We were on the road inside fifteen minutes, Conrad driving the off-roader, Susie in the front passenger seat, Prim and I in the back.
‘Tell me exactly what Harvey said,’ Prim asked quietly. She’s a nurse.
I ran through our conversation as closely as I could remember it. ‘Does that tell you anything?’
‘He survived the trip to hospital; that of itself says something. But any number of things could have happened. He could have had a coronary thrombosis, or an aneurysm. Maybe it’s an arterial blockage and they’ll be able to fix it with an angioplasty, a device that restores the proper blood flow without a full-scale bypass.’
‘Does it sound good or bad?’
‘Nothing about this is good, Oz,’ she pointed out gently. ‘But at least he isn’t simply lying on a life-support machine, in a coma, in an IC unit. Mac’s a pretty fit man for his age; strong, too. That will improve his chances.’
I took out my cell-phone. ‘I’ll try calling Ellie. She’ll maybe know more by now.’
She put a hand on mine, to stop me. ‘Ellen’s phone will be switched off in the hospital. She’ll get in touch with you if anything changes, I’m sure.’
I had to see the sense of that, but it was bloody difficult. Normally, I’m a patient guy, but crises are something else. My instinct is to solve them there and then, and if I can’t I get frustrated. When the solution is out of my hands. .
You know, physical fear I can handle. I’ve been in a few tricky situations in my life, including a couple in which it was actually in danger. I’ve dealt with them all, and it never occurred to me to be scared, not in the heat of the moment, at any rate. There’s a big adrenaline rush, sure, but I’ve always been too caught up in the action to dwell on the consequences of failure. I’ve got the job done, and dealt with the fear afterwards.
But this was different: this was something that I couldn’t handle personally. Other people were doing this job, and I had plenty of time to consider the consequences of their failure. I started to shake; I took a tight grip of my travel bag, trying to control it before anyone saw.
The chopper was waiting for us on the pad at the heliport behind the Columbus. Susie followed me towards it. As Conrad climbed on board, she reached up and touched my cheek. ‘Wish I could come,’ she whispered.
‘So do I, honey, but it’s best you stay here, especially with her around.’
‘What about Mike? Will he hang around indefinitely?’
‘That’s up to him, but if he wants to do this precious deal of his, he will. If things. .’ I faltered, then steeled myself. ‘If Dad doesn’t make it, I’ll make other arrangements with him, but I’m refusing to think of that.

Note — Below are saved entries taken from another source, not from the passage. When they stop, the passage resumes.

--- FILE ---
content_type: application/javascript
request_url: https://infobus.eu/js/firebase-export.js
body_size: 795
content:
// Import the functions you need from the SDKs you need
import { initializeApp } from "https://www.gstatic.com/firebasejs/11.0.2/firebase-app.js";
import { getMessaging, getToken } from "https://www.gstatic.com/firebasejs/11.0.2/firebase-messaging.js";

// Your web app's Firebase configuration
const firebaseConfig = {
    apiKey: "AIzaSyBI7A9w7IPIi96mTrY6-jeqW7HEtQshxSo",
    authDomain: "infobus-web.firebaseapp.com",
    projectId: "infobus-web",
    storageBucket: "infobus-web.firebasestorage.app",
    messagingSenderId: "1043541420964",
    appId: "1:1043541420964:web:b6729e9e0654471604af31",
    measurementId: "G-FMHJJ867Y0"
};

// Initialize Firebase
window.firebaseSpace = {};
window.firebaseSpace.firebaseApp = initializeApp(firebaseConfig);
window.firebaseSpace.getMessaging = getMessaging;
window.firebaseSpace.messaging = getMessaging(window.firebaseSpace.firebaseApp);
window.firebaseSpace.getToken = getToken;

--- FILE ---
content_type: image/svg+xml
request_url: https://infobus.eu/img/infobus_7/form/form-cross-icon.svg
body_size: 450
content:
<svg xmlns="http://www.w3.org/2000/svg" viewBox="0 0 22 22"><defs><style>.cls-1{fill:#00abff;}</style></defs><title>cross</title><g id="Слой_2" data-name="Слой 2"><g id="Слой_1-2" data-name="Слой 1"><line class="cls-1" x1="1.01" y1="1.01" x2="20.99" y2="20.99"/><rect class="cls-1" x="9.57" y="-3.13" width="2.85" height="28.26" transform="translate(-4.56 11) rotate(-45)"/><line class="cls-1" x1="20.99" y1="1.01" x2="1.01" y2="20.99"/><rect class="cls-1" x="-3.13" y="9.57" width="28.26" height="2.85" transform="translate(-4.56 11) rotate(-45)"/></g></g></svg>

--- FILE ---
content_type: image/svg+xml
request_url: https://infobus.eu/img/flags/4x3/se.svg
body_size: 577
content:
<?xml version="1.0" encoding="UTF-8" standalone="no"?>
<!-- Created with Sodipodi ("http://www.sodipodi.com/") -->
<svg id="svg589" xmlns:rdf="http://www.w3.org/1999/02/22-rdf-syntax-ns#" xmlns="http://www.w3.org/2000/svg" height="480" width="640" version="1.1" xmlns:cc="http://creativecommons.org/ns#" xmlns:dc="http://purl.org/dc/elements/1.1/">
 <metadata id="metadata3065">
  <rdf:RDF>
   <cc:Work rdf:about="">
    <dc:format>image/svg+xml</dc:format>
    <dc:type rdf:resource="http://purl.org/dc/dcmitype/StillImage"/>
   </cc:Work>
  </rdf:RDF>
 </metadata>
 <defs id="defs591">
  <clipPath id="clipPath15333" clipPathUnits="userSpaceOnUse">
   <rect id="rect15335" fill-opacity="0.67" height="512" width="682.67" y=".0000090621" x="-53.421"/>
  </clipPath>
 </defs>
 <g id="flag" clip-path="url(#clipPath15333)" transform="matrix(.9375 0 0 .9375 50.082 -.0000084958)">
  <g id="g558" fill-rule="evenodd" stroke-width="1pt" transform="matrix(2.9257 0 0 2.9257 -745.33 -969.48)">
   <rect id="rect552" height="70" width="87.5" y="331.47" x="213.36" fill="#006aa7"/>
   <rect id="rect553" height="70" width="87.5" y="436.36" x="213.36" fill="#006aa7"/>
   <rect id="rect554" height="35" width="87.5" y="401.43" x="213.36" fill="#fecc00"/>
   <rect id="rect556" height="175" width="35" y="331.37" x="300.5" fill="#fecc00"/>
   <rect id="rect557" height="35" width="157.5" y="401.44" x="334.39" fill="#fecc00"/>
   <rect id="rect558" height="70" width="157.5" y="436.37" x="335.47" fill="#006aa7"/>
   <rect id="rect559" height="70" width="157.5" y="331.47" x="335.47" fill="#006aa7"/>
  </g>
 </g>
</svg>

I’m assuming that he’ll come through this and that I’ll be back here by the weekend. Don’t you get drawn into it, though. Any messages that need to go to Mike, Prim can carry them. I don’t want Mike involved with my family, and I don’t want him in my house.’

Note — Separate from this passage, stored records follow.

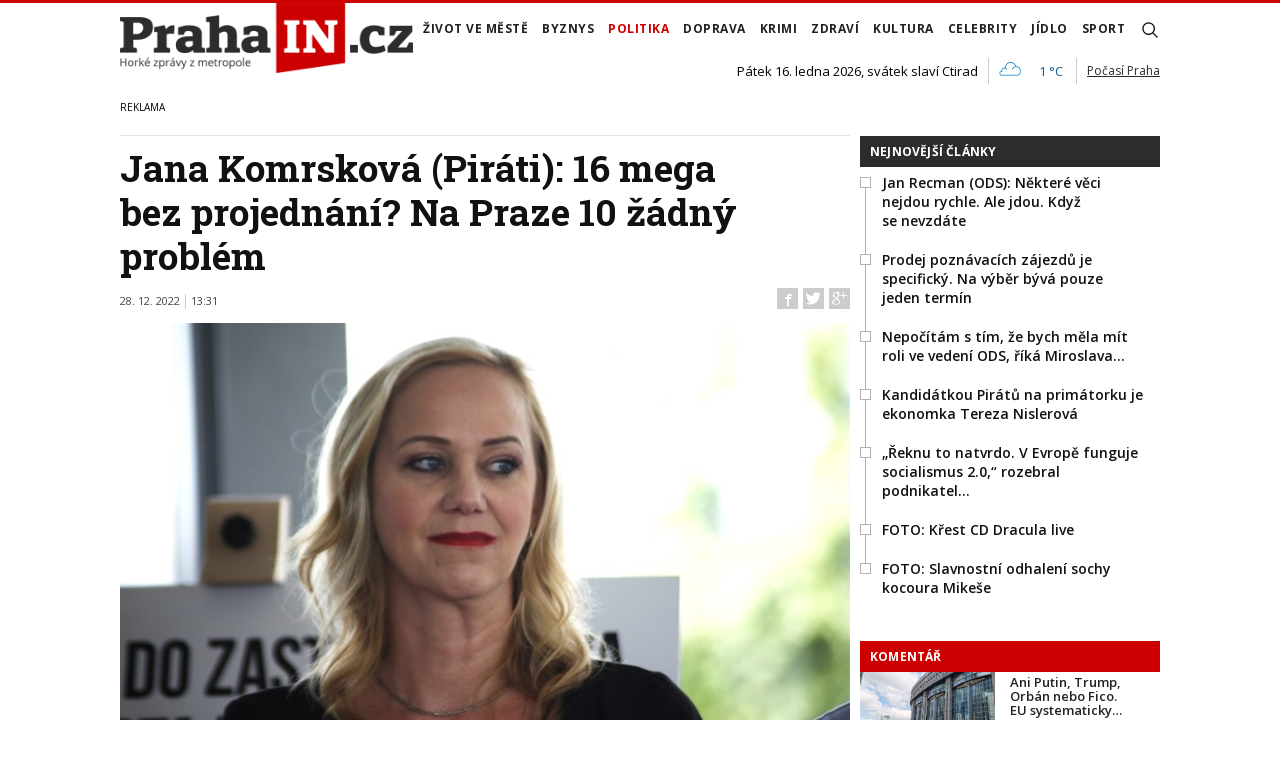

--- FILE ---
content_type: text/html; charset=utf-8
request_url: https://www.in-pocasi.cz/pocasi-na-web/pocasi-na-web.php?typ=light&layout=pruh&region=14&barva-den=222222&barva-teplota=125b8b&dni=1
body_size: 220
content:

document.write('<div style="width: 60px; text-align: center; float: left; padding-bottom: 5px;">');
document.write('<font color="#222222"><b>Pátek</b></font>');
document.write('<br/>');
document.write('<img src="https://media.in-pocasi.cz/images/pocasi-na-web/simple/zatazeno.png"  alt="Zataženo" title="Zataženo"  >');
document.write('<br/>');
document.write('<strong>');
document.write('<font color="#125b8b">1 &deg;C</font>');
document.write('</strong>');
document.write('</div>');
document.write('<br style="clear: left;">');


--- FILE ---
content_type: text/html; charset=utf-8
request_url: https://www.google.com/recaptcha/api2/aframe
body_size: 96
content:
<!DOCTYPE HTML><html><head><meta http-equiv="content-type" content="text/html; charset=UTF-8"></head><body><script nonce="R1sqUE02ORIkrEU-1YdbPA">/** Anti-fraud and anti-abuse applications only. See google.com/recaptcha */ try{var clients={'sodar':'https://pagead2.googlesyndication.com/pagead/sodar?'};window.addEventListener("message",function(a){try{if(a.source===window.parent){var b=JSON.parse(a.data);var c=clients[b['id']];if(c){var d=document.createElement('img');d.src=c+b['params']+'&rc='+(localStorage.getItem("rc::a")?sessionStorage.getItem("rc::b"):"");window.document.body.appendChild(d);sessionStorage.setItem("rc::e",parseInt(sessionStorage.getItem("rc::e")||0)+1);localStorage.setItem("rc::h",'1768605919870');}}}catch(b){}});window.parent.postMessage("_grecaptcha_ready", "*");}catch(b){}</script></body></html>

She squeezed my arm, and gave me a half-smile. ‘Are you worried about me with my ex?’
I tried to smile back. ‘With the size of my ego? You have to be kidding. No, it’s just this: he betrayed us all, back then, and you most of all. We might be glad that he’s not dead, but it doesn’t mask what he did. I’m no moral paragon, but I don’t want my kids to have anything to do with him, anything at all.’
She got on her toes and kissed me. ‘Don’t worry, big guy,’ she said, raising her voice above the roar of the helicopter. ‘I feel the same way. You be on your way now: when you see Mac, tell him from me that he’s not to give us all such a scare again.’
Somehow, I felt better as I ducked the rotors and boarded the Jetcopter, sliding in beside Conrad on the bench seat, and fitting a headset to my ears. ‘Buckled in, gentlemen?’ the pilot asked.
‘We’re set,’ my assistant replied. ‘You know where we’re going?’
‘General aviation, Cannes-Mandelieu airport, to connect with a Citation jet chartered from Excel Air.’
‘Fine. Let’s take off.’
‘How long will it take?’ I asked Conrad, through the headphones. The pilot was connected to the air-traffic system: we couldn’t hear him and he couldn’t hear us.
‘Less than half an hour, sir. Cannes is about fifty kilometres straight line, and this machine can travel. Audrey told the charter company to be ready to take off as soon as we get there, with a flight plan filed to the nearest possible landing point.’
‘Do you know where that will be?’
‘I’m hoping it’ll be Dundee. They normally close at nine p.m. BST, but if staff are available, they can extend that by an hour. The charter company said they’d do their best.’
I nodded and leaned back in my seat, staring out of the window at the coast as we headed west, doing my best not to think the worst, and failing abysmally, until I summoned a picture of Susie’s optimistic smile into my mind. That helped, a little.